--- Source document ---
· · · · ·

This is also why I like new game + - because you can go back and play again on a much harder difficulty without any of the random difficulty spikes you would get first time around. Like, if I decide to kill Jax in the lower markets early on in the game I have to do it on a lower diff. level or I die too much. No new game + in ME2 though, but I guess I'll cope.

sesquipedlian - and I couldn't get past Megaton in Fallout3, I wanted to gouge my eyes out. Can't see me every going back and trying it again. Hated it. Ugh. Horses for courses.


----------



## Vintage Paw (Dec 22, 2009)

Incidentally, I got KotOR for xbox t'other day, out of curiosity and because everyone speaks so highly of it. It's insanely buggy on the 360, which is probably to be expected, and I worry for my RROD status as I can't install it to the HDD. I think I've been spoiled by Bioware's most recent fare, because I can't really get into it. I got as far as getting to that first planet that is in lockdown, and getting past the sith to the lower underground part of the city, then got asked to do something re a gang war down there, then gave up. I don't feel remotely attached to the story yet, but I suppose it's way too early. How long is that game? Also, can't stop seeing Carth as Kaidan from ME - one of the pitfalls of recognising voice actors.


----------



## bhamgeezer (Dec 22, 2009)

Vintage Paw said:


> Incidentally, I got KotOR for xbox t'other day, out of curiosity and because everyone speaks so highly of it. It's insanely buggy on the 360, which is probably to be expected, and I worry for my RROD status as I can't install it to the HDD. I think I've been spoiled by Bioware's most recent fare, because I can't really get into it. I got as far as getting to that first planet that is in lockdown, and getting past the sith to the lower underground part of the city, then got asked to do something re a gang war down there, then gave up. I don't feel remotely attached to the story yet, but I suppose it's way too early. How long is that game? Also, can't stop seeing Carth as Kaidan from ME - one of the pitfalls of recognising voice actors.



Funnily enough I quit playing at that exact same spot where you go into the lower city and get attacked in that that cut sequence as you enter. Luckily I had another go and found it alot more fun once you get a full party with some melee weapons and train to be a jedi. The game has some failings of course, some of the areas are way too big and empty that running back and forth becomes a chore. However the story is actually pretty decent and the dialogue engaging. You can't really compare it to modern rpgs but Bioware can do some damn good character developement when they try, just compare them to the hilarious one dimensional characters of oblivion to see what I mean.


----------



## Vintage Paw (Dec 22, 2009)

· · · · ·

--- Raw data ---
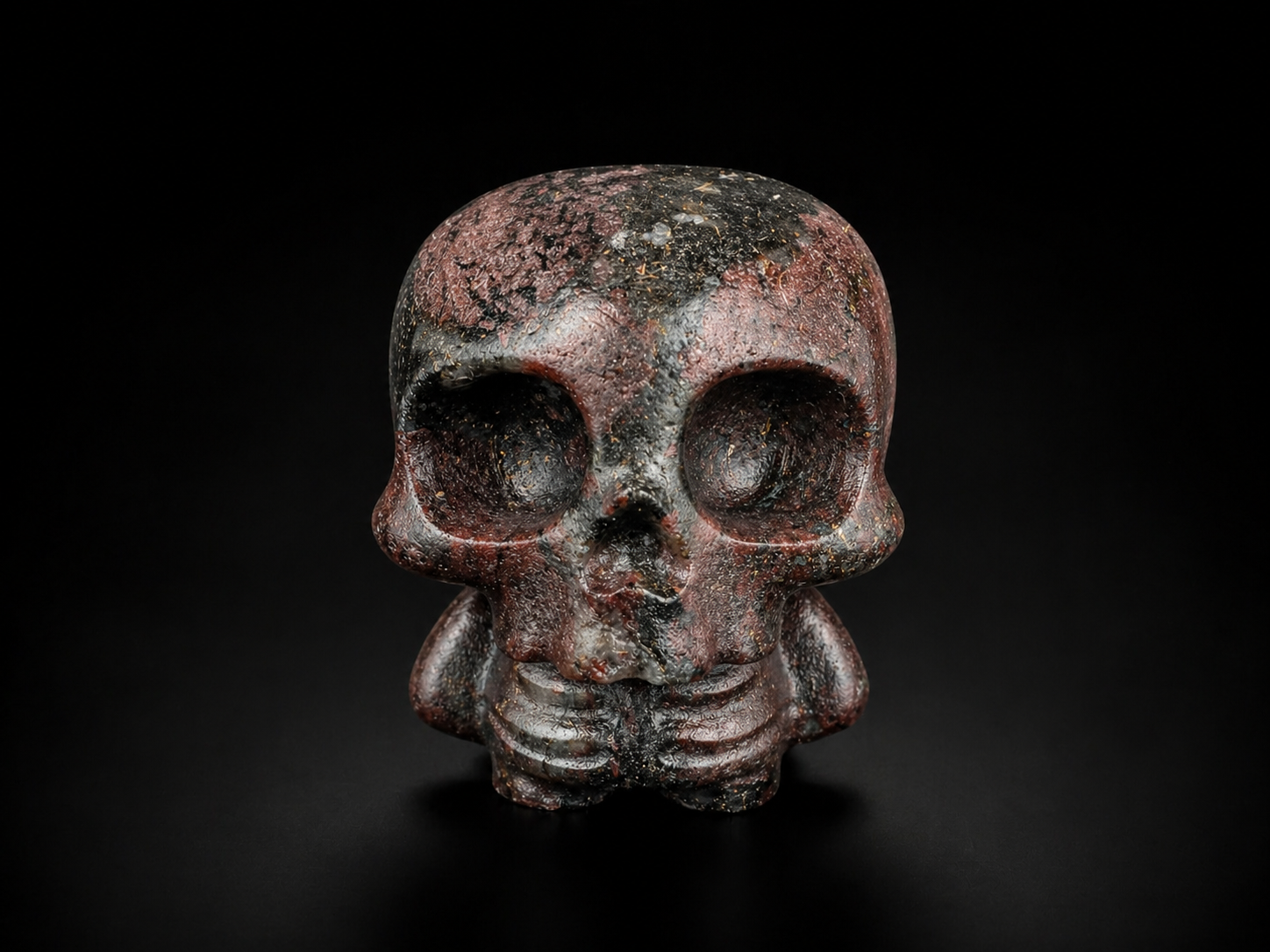 Garnet with astrophyllite skull figure with dark red, black and grey tones and metallic flecks, front view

· · · · ·

--- Check your understanding ---
A - From the gaming forum thread above, extract the stretch from "Funnily enough I" through "what I mean.".
B - In the gaming forum thread, which KotOR character does Vintage Paw keep seeing as Kaidan from ME?

--- Task-by-task answers ---
A -
Funnily enough I quit playing at that exact same spot where you go into the lower city and get attacked in that that cut sequence as you enter. Luckily I had another go and found it alot more fun once you get a full party with some melee weapons and train to be a jedi. The game has some failings of course, some of the areas are way too big and empty that running back and forth becomes a chore. However the story is actually pretty decent and the dialogue engaging. You can't really compare it to modern rpgs but Bioware can do some damn good character developement when they try, just compare them to the hilarious one dimensional characters of oblivion to see what I mean.

B - Carth